Born auf dem Darß ist eine Gemeinde im Landkreis Vorpommern-Rügen in Mecklenburg-Vorpommern. Sie ist staatlich anerkannter Erholungsort und Amtssitz des Amtes Darß/Fischland, dem fünf weitere Gemeinden angehören.


Die Gemeinde Born a. Darß an der Südküste der Halbinsel Darß liegt unmittelbar am Nationalpark Vorpommersche Boddenlandschaft. Südöstlich und südwestlich von Born breiten sich die Meeresbuchten des Bodstedter Boddens und des Saaler Boddens aus. Dazwischen – im Koppelstrom – liegen die Neuendorfer Bülten,  eine Kette kleiner, schilfbewachsener Inseln. Zum Gemeindegebiet gehört  fast die gesamte Halbinsel Darß mit der Nordspitze, dem Darßer Ort. Dort befindet sich die Außenstelle des Deutschen Meeresmuseums in Stralsund, das Natureum Darßer Ort.

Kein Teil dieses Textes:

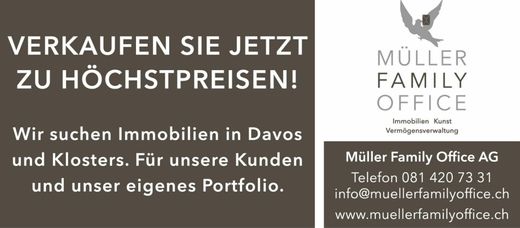 ﺷﻘﺔ ﻓﻲ Davos Dorf, Region Prättigau / Davos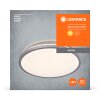 Ledvance Lights Orbis ceiling light LED silver, 1-light source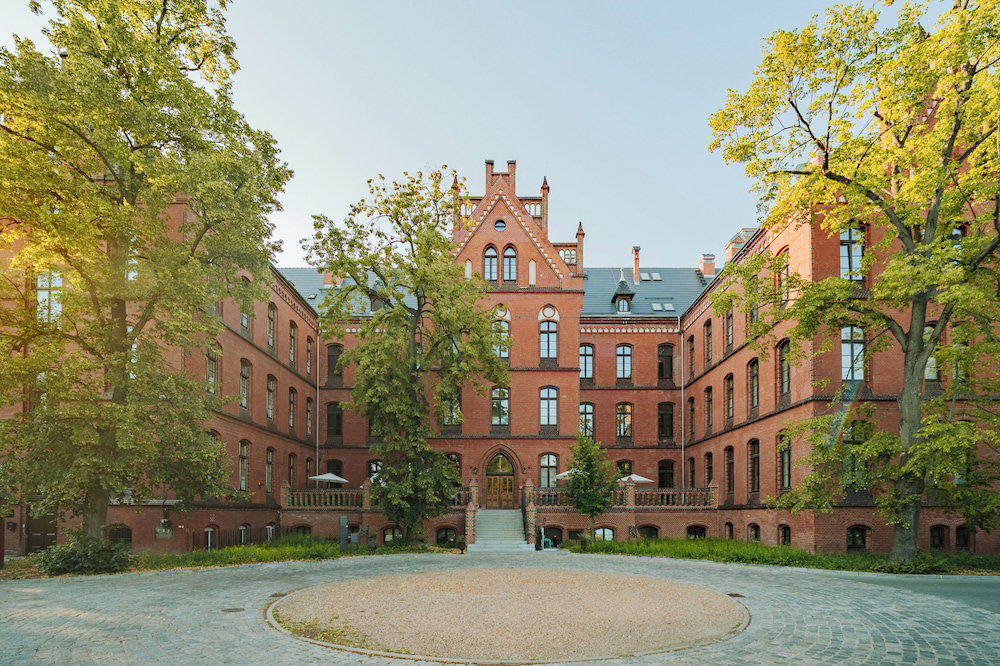 Hotel Arche Klasztor Wrocław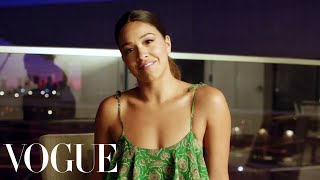 73 Questions With Gina Rodriguez  Vogue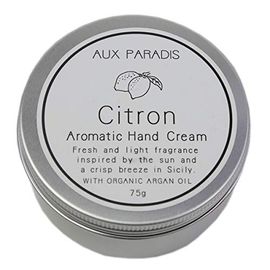 O'Paradis AUX PARADIS Gift Women's Aromatic Hand Cream, 2.6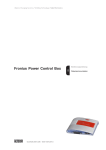 Fronius Power Control Box [42,0426,0081,DE]
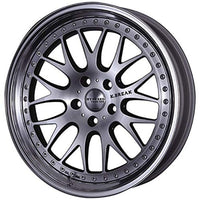 ザ☆チューンドパーツ No.101 1/24 K-BREAK ハイブリード クロスナイン 19インチ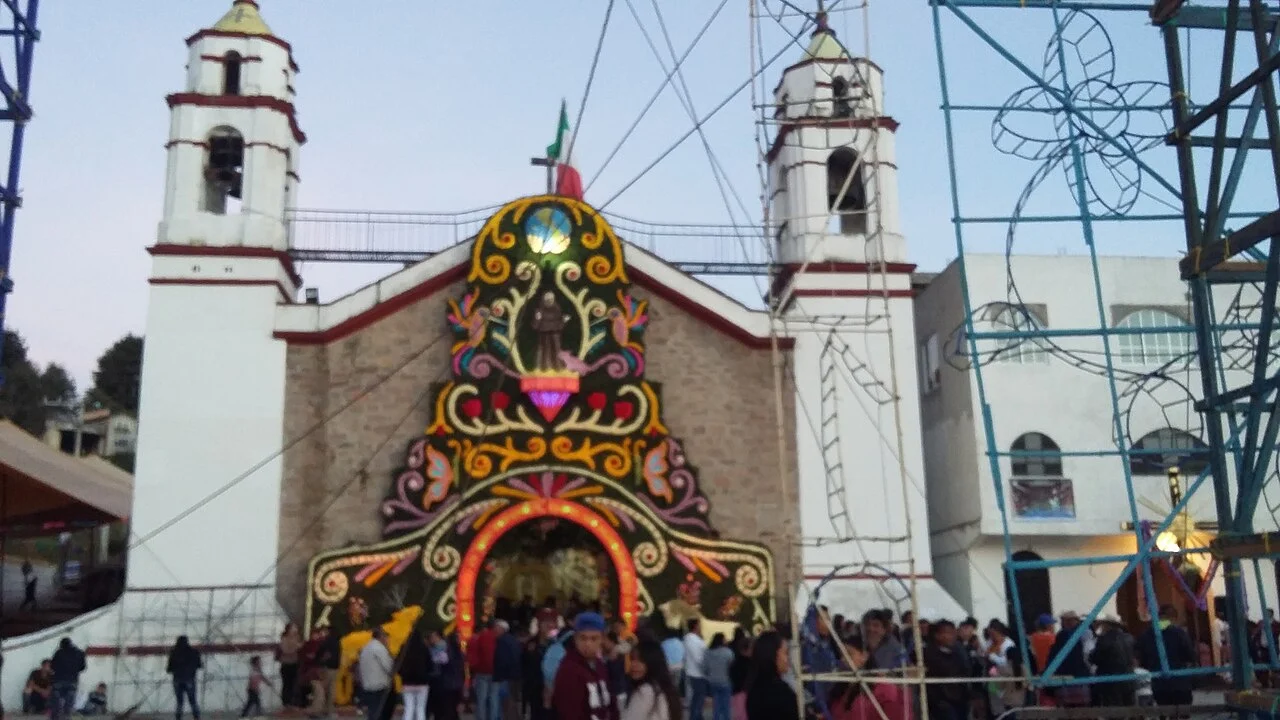 Photo of San Francisco Xochicuautla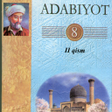 プログラムのアイコン：Adabiyot 8-sinf. 2 qism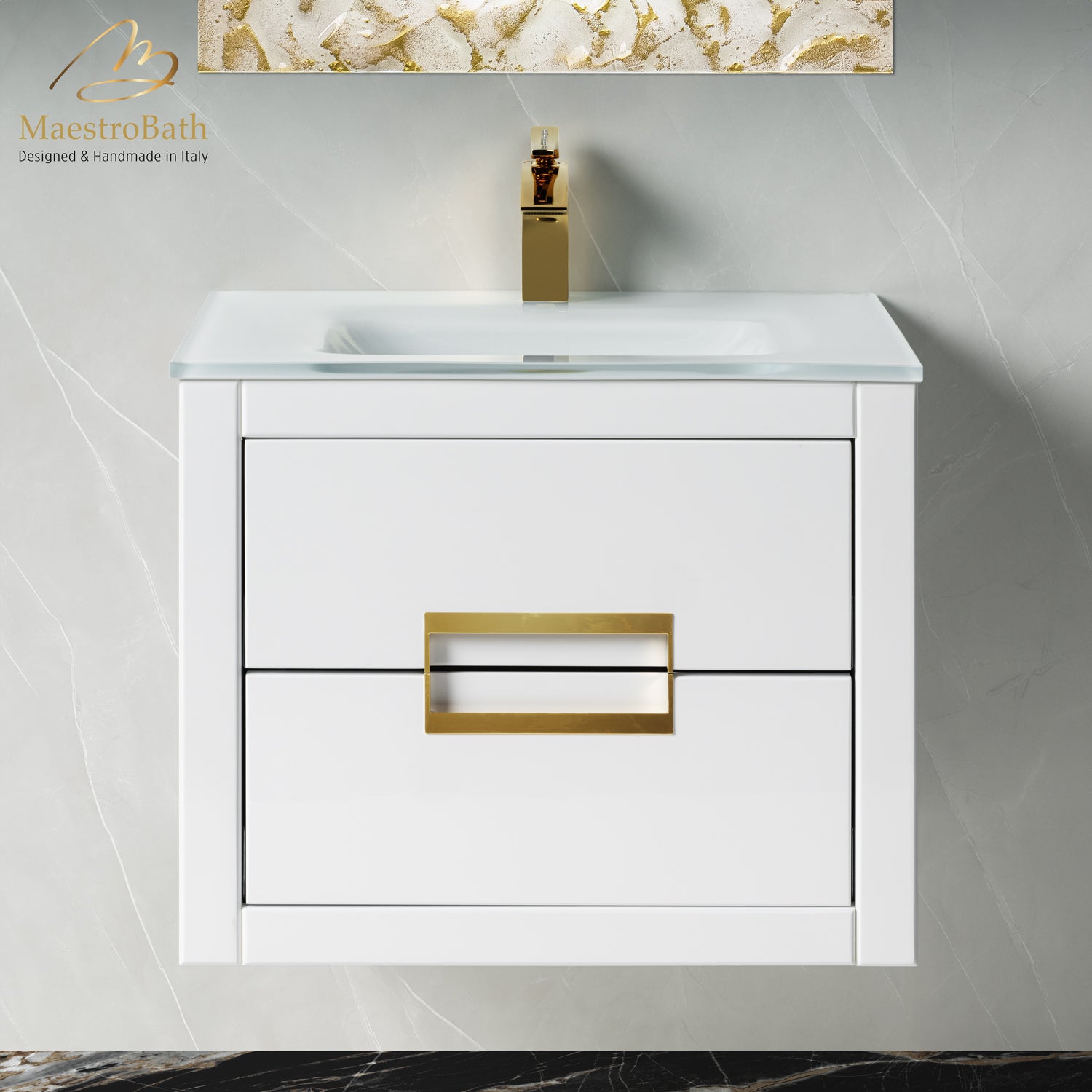 Danya 24 Inch |  Modern Bathroom Vanity #Size_24"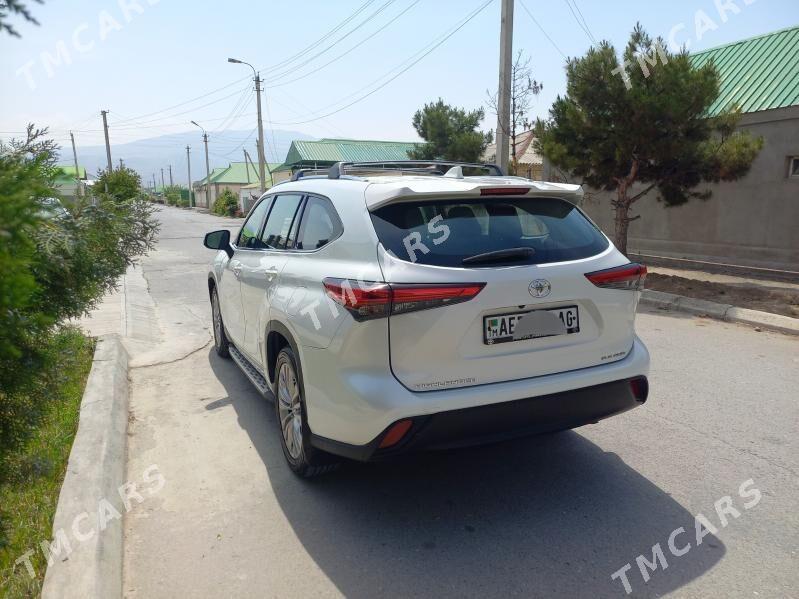 Toyota Highlander 2021 - 620 000 TMT - Ашхабад - img 5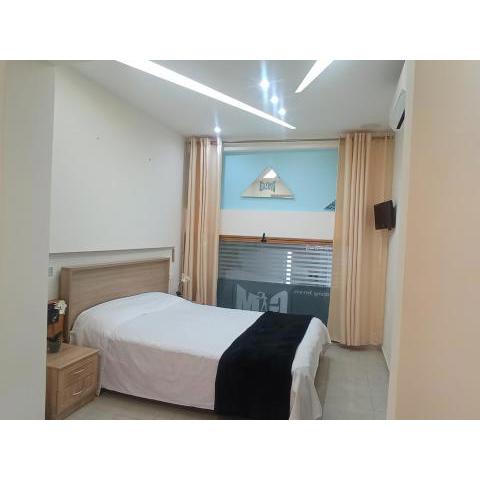 Luxury apartments Princedom in Heraklion Crete near center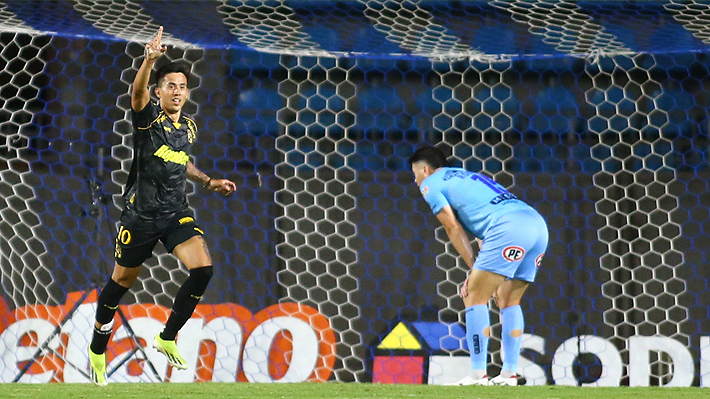 Coquimbo sorprendió y goleó a Deportes Iquique en el primer partido del Torneo 2025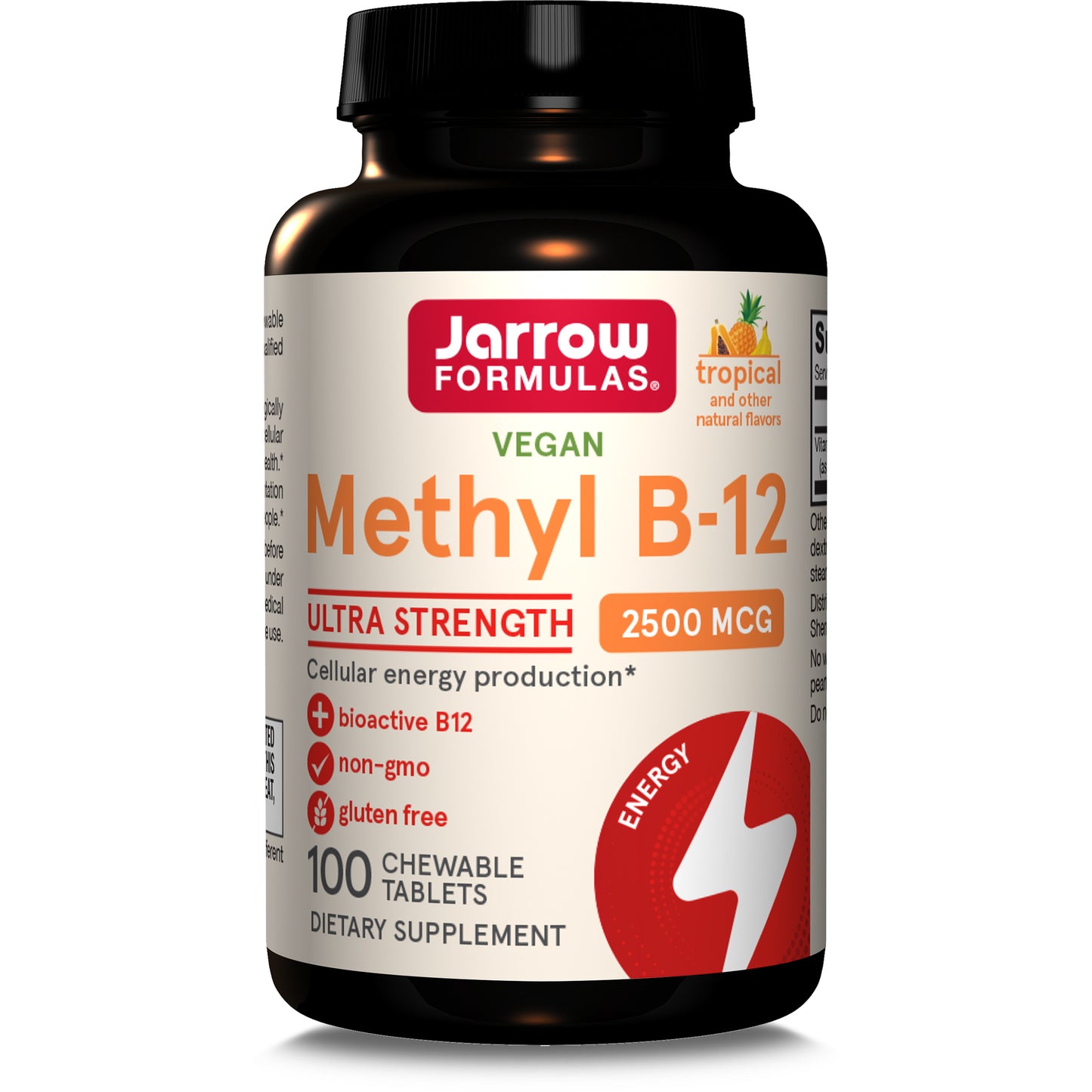 Methyl-B12 2500mcg Tablets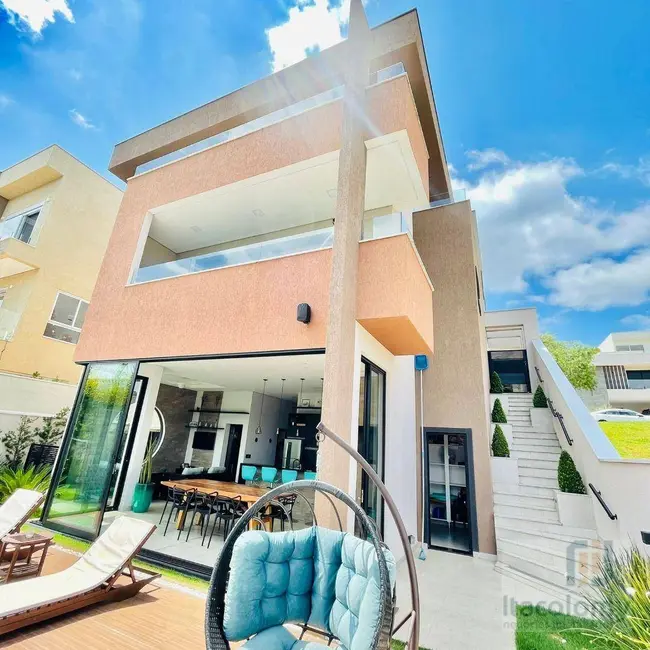 Foto 5 de Casa de Condomínio com 3 quartos à venda, 420m2 em Santana De Parnaiba - SP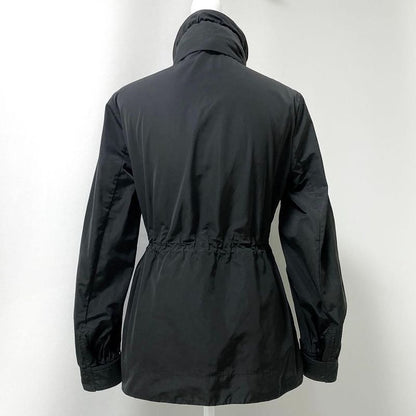 Moncler Enet Nylon Jacket 00 Black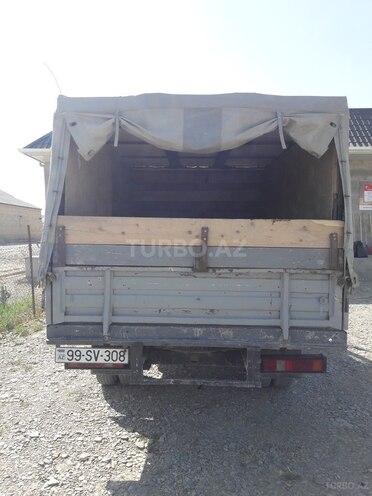 GAZ 33021 1998, 300,000 km - 2.4 l - Bakı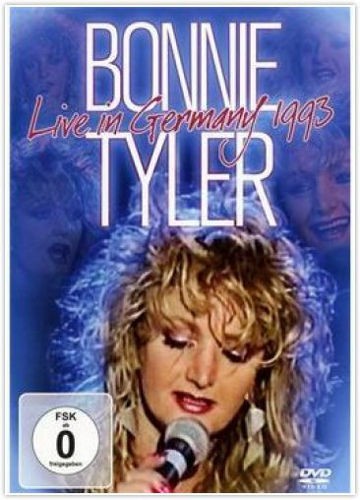Bonnie Tyler - Live In Germany 1993 (DVD, 2011)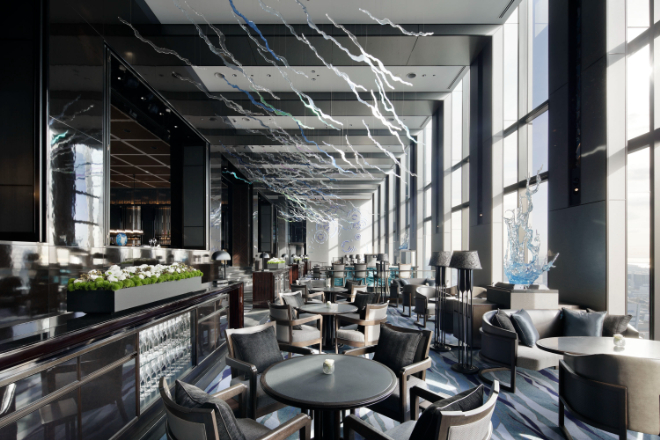 TABLE 9 TOKYO / Shinagawa Prince Hotel - Restaurant Guide - TableCheck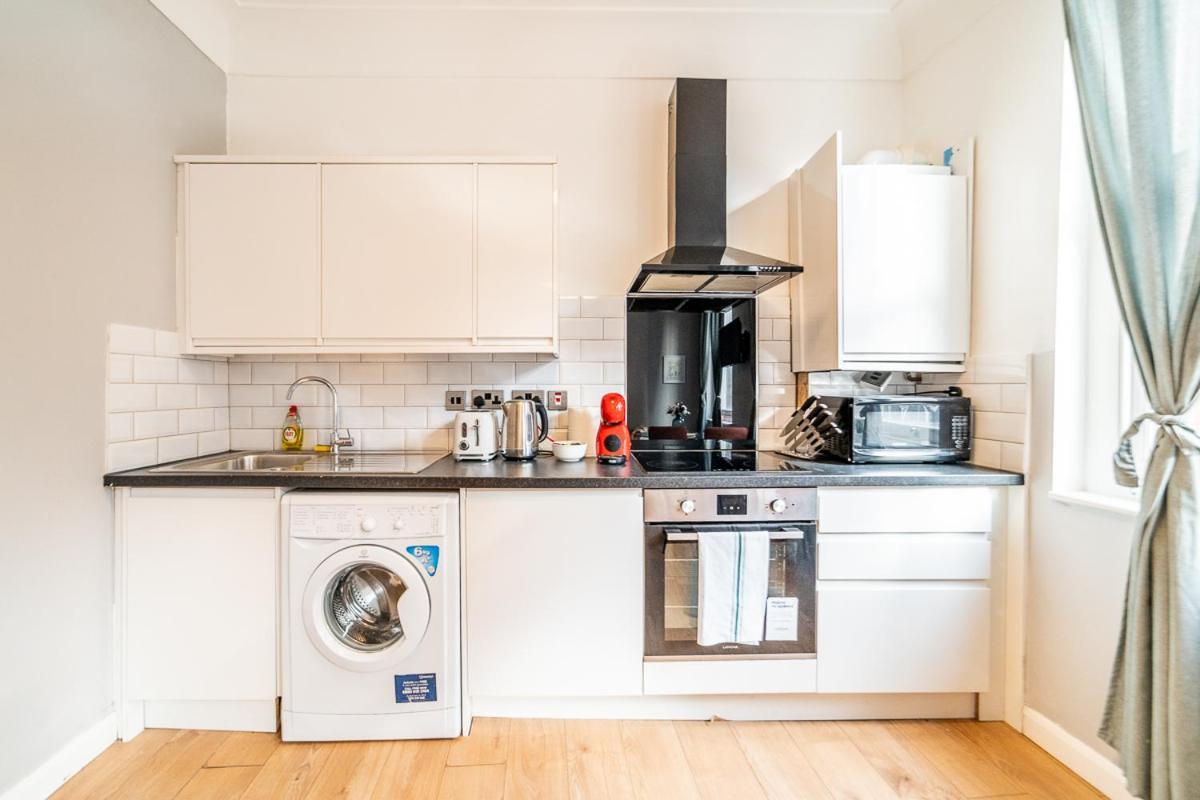 Fitzorva Property Лондон Екстериор снимка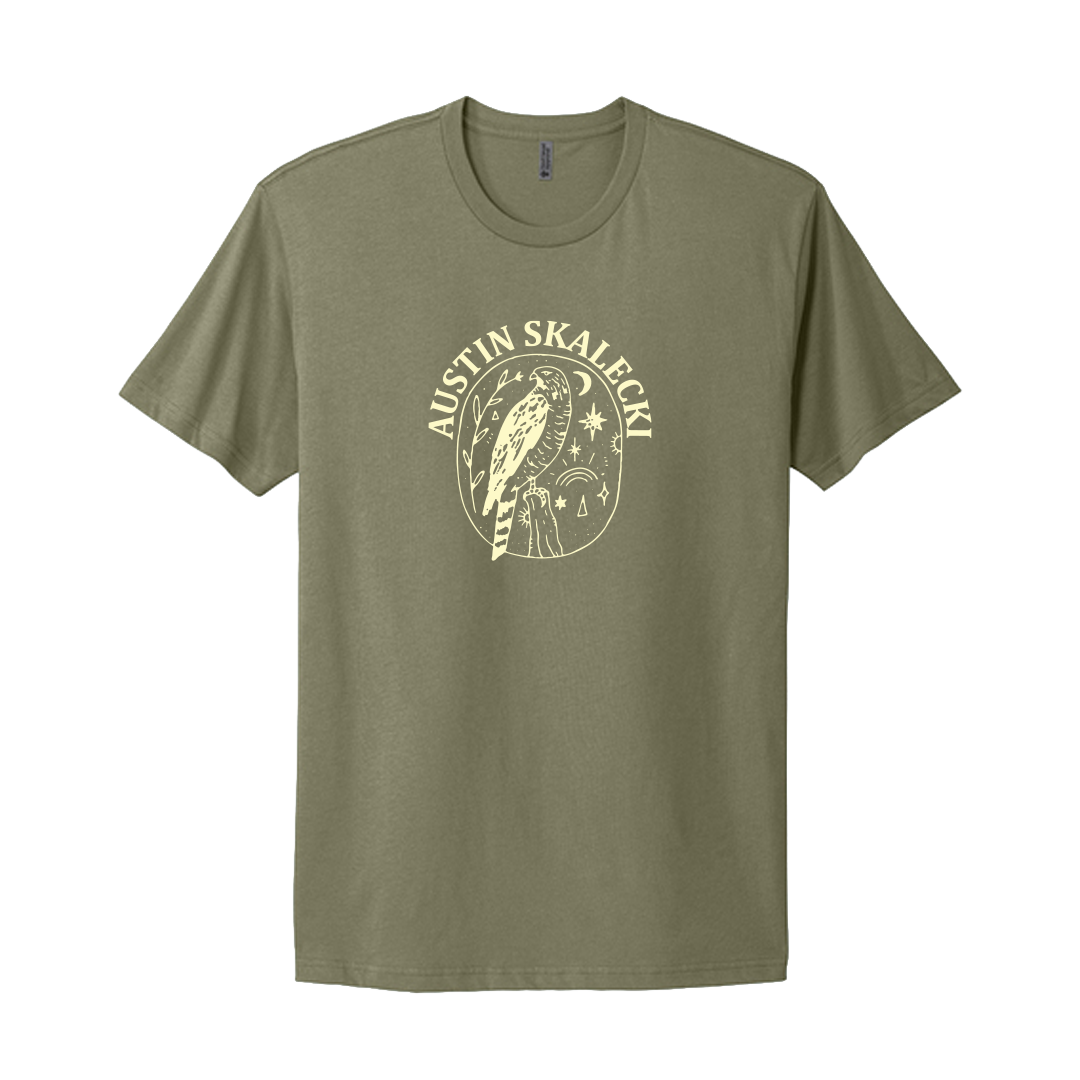 NEW Bird Logo T-Shirt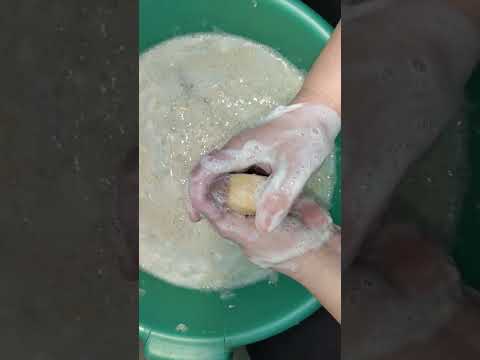 Видео: размокшие прилипушки.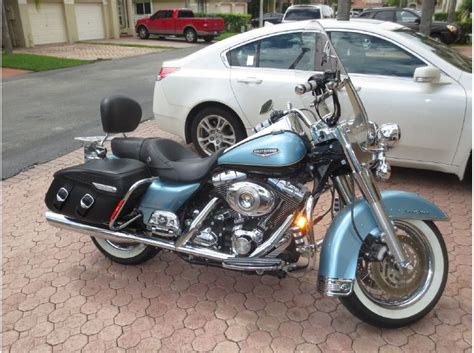Category bikez has discussion forums for every bike. 2007 Harley-Davidson Road King CLASSIC for sale on 2040-motos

Nach jahrhundertelanger Zugehörigkeit zum Herzogtum Pommern gehörte die Gemeinde Born nach dem Dreißigjährigen Krieg zu Schwedisch-Pommern. In den Jahren 1715 bis 1720 gehörte Born a. Darß bis Ende des Großen Nordischen Krieges zum Königreich Dänemark. Mit der aufkommenden Segelschifffahrt stieg auch die Bevölkerungsanzahl. Neben den einfachen Büdnereien entstanden so größere Kapitänshäuser. Born war, anders als die Nachbargemeinde Wieck  allerdings nicht so stark vom Niedergang der Segelschifffahrt im  19. Jahrhundert betroffen, da man verstärkt wieder Landwirtschaft  betrieb. Um 1930 findet man erste Anzeichen von Tourismus in Born.
Zu DDR-Zeiten wurde im Ort ein Pionier-Ferienlager errichtet und unterhalten.

Die Gemeinde war bis 1952 Teil des Landkreises Franzburg-Barth und gehörte danach bis 1994 zum Kreis Ribnitz-Damgarten im Bezirk Rostock. Seit 1990 gehört Born zum Land Mecklenburg-Vorpommern. Der Name leitet sich vom slawischen Wort bori ab, was so viel wie Föhrenwald bedeutet. Dies soll ein Hinweis auf die Lage der Gemeinde am Waldrand darstellen.
Am 28. Februar 2014 stürzte der von der DRF Luftrettung betriebene Offshore-Rettungshubschrauber Air ambulance 02 bei einer Windenübung mit dem DGzRS-Seenotrettungskreuzer Theo Fischer vor der Gemeinde in die Ostsee. Drei Besatzungsmitglieder kamen dabei ums Leben, nur der Copilot überlebte leicht verletzt.